Inside, Jackson Lamb squatted in an armchair like a yeti in a biscuit tin: spilling over its edges, but not seeming to care.
This is the eighth book in Mick Herron’s “Slough House” sequence.
Some of you will know the series better by its tv name, SLOW HORSES, running on Apple+ starring Gary Oldman and Saskia Reeves. The former playing the appalling spymaster-of-the-broken Jackson Lamb while looking and sounding disturbingly like my old grandad, the latter playing his lieutenant and foil Catherine Standish, in a wholly unexpected and marvellous performance.
The woods were lovely, dark, and deep, and full of noisy bastards.
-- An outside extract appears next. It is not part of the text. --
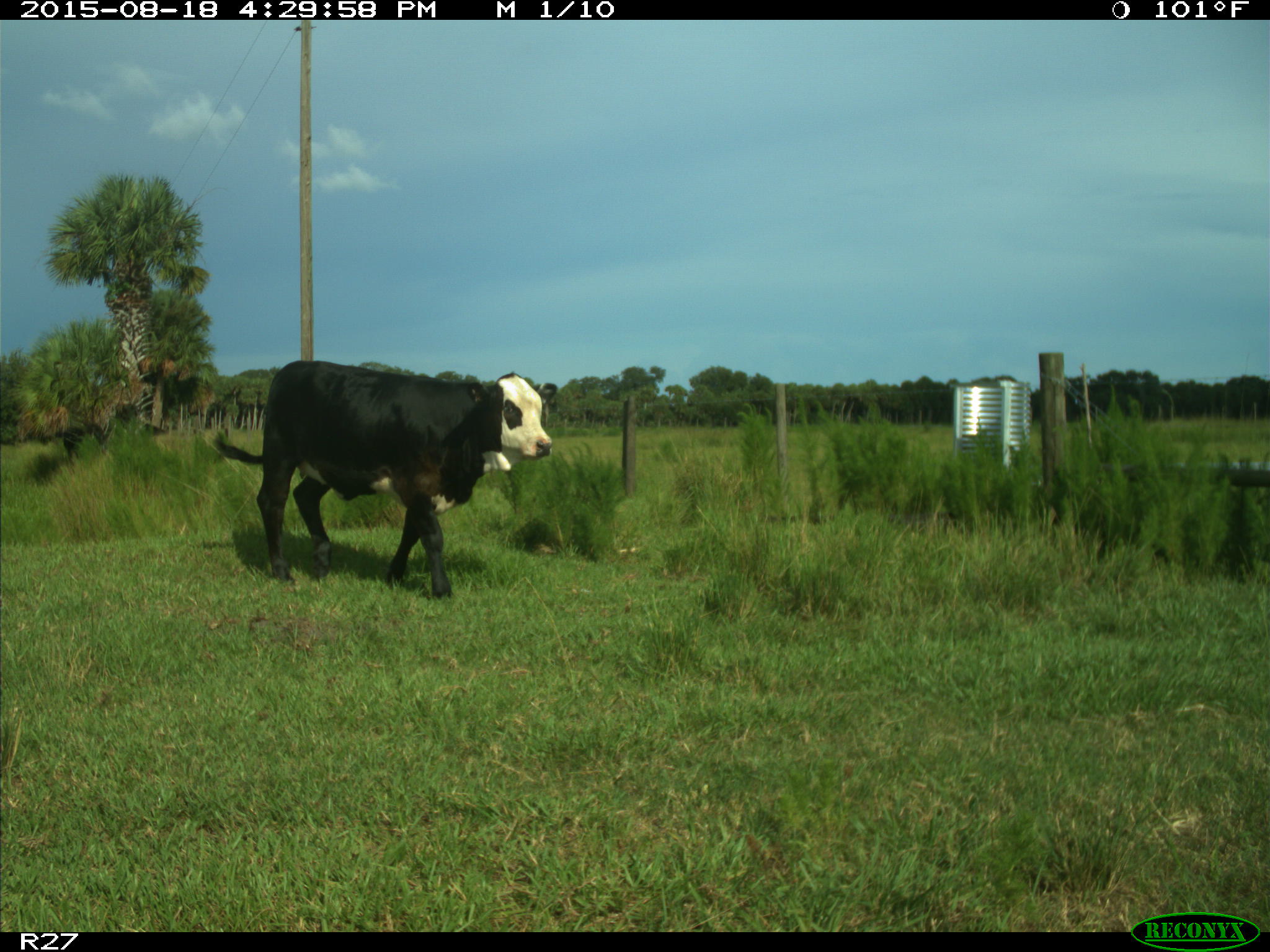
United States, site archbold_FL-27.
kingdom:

If you’re not aware of the books or the show, here’s the set up: Slough House is the British Intelligence version of American police departments’ “rubber gun squad,” where intel operatives who can’t be fired for cause but are not wanted are sent to languish. There, they do administrative shitwork for the rest of their lives until they quit in disgust. This purgatory is presided over by the vile, flatulent anti-George Smiley, Jackson Lamb, a man with an awesome and terrifying Cold War reputation who must surely have fucked up in some epic way to have been placed in charge of Slough House. He is monstrous, callous and casually abusive to his charges and, in fact, anyone else who dares stray into his drunken squinting gaze. The stories are about the various limbo’d agents of Slough House, and the things Jackson Lamb is up to when nobody is looking.
We are eight books in, and Herron is self-aware enough to drop lines like:
Catherine appeared in the doorway, with a suddenness which might have been alarming if it weren’t a firmly established trope.
One of the joys of reading Herron is his shameless grinning swagger as a writer. Each book begins on the street outside Slough House and enters the building by its busted back door to give us a tour of the offices, and he does it in a slightly different way each time – following a rat through the place, narrating the passage of a sentient breeze, or having the tour given by a ghost. Just because he can. Herron has that rare gift of communicating on the page his joy at getting to tell his stories.
The last couple of books started to lean into Lamb as a magical farting goblin spook, as if Herron had finally been ensnared by his creation’s murky charisma. So it was interesting, in this book, to see him throw that somewhat into reverse for much of the time. And when Lamb does materialise for an extended period in the last act, a character observes that, for a moment, he was so busy being clever that he forgot to play himself. And, at the end of the book, we get more of a sense of why Lamb is in Slough House.
In some ways, this is a by-the-numbers Slough House book. In two other ways, it is not. One, it is notably lighter in tone. Two: it feels like Herron is coming in for a landing. He’s a sneaky bastard. Destabilising the reader is his stock in trade. The rug is being arranged for a hard yank.
Don’t start with this one. Start with SLOW HORSES. But, if you’re already into the series? BAD ACTORS will be pleasing – and if you feel like it’s marking time and moving characters around to no effect, I would ask you to consider that Herron may have his reasons for that.